Michele Root-Bernstein, Laszlo Slomovits & Jennifer Burd: “We have been writing rengay together since the start of the pandemic in 2020. A rengay is a six-verse collaborative poem, using a set alternating pattern of three-line and two-line haiku. Usually two poets compose a rengay; a threesome like ours is unusual. For each rengay, we begin by suggesting some opening haiku and posing a theme. Then the round-robin begins, as we respond to, link with, and shift from each other’s haiku. When we complete a rengay, we work together to clarify the theme, hone the language, and safeguard the space between lines and verses which allows the poem as a whole to breathe. When the rengay takes off in a direction none of us could envision on our own, it’s a sheer delight.”
Alejandro Escudé: “Human beings, in my point of view, are absolute masters of denial and distraction. The eclipse was just another event that reminded me of how well society can turn its gaze up and away from real societal issues, personal problems, true miracles, thought, insight, love, in order to participate in one more pointless venture.” (web)
Ansuya Patel & Batya Weinbaum: “We chose the theme courage. We both wrote a draft initially and used couplets to weave our experiences into one story. We had both been attacked by a stranger in a car many years ago. Writing in couplets allowed us to create the journey that changed us forever and remind us that courage has no gender. We have reclaimed our lives and the open road, proving that resilience is a formidable force in the face of adversity, and that no experience however dark can define the boundless potential within every individual.”
Herb Kitson & Ray-J Nelson: “We have been working on projects together for a long time and enjoyed working on poetry collaboration for Rattle. Ray-J (age 13) is the content/ideas man, and I’m the form-style-structure man. To borrow from Robert A. Pirsig, Ray-J is the Romantic mode of understanding; I’m the Classical mode. He either wrote down or told me what he wanted to convey, and I assisted him in putting the material in ‘poetic’ form. We had lots of fun trying to use metaphor in each poem. Each of us contributed two metaphors. He wants to be a great writer someday; I’m pushing him toward medicine because we poets are poor. Maybe he’ll be another William Carlos Williams.”

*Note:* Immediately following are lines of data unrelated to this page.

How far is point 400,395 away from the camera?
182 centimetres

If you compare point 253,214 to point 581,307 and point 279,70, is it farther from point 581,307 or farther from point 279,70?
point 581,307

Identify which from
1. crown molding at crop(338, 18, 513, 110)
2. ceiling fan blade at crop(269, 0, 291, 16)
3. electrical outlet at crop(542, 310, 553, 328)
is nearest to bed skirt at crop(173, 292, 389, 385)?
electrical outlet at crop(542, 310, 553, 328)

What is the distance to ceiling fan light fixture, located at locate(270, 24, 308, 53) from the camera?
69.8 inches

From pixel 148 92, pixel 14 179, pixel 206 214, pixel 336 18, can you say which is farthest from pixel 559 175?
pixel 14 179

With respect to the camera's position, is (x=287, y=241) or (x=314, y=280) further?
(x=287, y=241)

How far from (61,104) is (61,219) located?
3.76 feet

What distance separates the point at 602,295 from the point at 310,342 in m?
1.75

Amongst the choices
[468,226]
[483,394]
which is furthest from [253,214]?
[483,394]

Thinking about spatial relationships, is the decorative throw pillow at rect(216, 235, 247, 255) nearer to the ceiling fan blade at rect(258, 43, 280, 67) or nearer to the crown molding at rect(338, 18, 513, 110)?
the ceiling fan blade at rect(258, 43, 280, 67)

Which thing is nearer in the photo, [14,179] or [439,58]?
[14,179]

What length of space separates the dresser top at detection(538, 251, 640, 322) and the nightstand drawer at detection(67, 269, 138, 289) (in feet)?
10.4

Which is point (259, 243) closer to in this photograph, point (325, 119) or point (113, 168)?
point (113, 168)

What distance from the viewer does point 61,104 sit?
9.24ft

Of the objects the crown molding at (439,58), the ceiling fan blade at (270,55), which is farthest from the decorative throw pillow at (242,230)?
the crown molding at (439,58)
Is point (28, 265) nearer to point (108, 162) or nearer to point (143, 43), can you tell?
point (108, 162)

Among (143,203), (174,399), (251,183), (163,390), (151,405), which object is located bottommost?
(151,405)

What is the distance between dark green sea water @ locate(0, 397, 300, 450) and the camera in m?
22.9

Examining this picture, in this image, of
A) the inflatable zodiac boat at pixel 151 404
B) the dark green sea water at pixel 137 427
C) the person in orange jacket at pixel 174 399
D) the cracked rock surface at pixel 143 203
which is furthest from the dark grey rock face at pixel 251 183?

George Bilgere: “When I was eight years old my parents got divorced. My mother packed her three kids into an old Chevy station wagon and drove us from St. Louis to Riverside, California, looking for a fresh start. She had visited there when she was an Army nurse stationed in LA during the war and fell in love with the place. That cross-country car trip, full of cheap diners, cheap hotels, and desperation, changed my life. I fell in love with the vastness and beauty, the glamor and tawdriness, of America. I’ve travelled all over the country since then, on that ancient and deeply American quest, the search for home.” (web)
Mariko Kitakubo & Deborah P. Kolodji: “We started writing ‘tan-ku’ sequences and sets during the pandemic when neither of us could travel. Mariko is a tanka poet and I am a haiku poet. We started having poetic conversations via Facebook Messenger where Mariko would write a tanka and I would respond with a haiku and vice versa, often at odd hours due to the time zone differences between Tokyo and Los Angeles. Some of these poems are only two verses, but others are six, and sometimes more. We were born the same year and have common experiences, but also cultural differences which has been a learning experience for both of us. We have found that sometimes our poems take unexpected turns.”
Ryan McCarty: “I’ve been so struck by all the people I hear talking about their plans to watch the solar eclipse. Everyone is traveling, planning, convening. Thirty-one million people are supposed to be traveling to get somewhere within range. I love cosmic phenomena, but I love the way people obsess about them even more. I find myself wondering exactly what they hope to see—what they imagine—and if there’s any chance that one of these hyped-up celestial flickers might just one day change everything while we’re all standing around staring, together. Add in the almost apocalyptic warnings that accompany these kinds of events – communications breakdowns, gas shortages, traffic pileups, snack shortages—and I can’t stop imagining. That’s where this poem started.”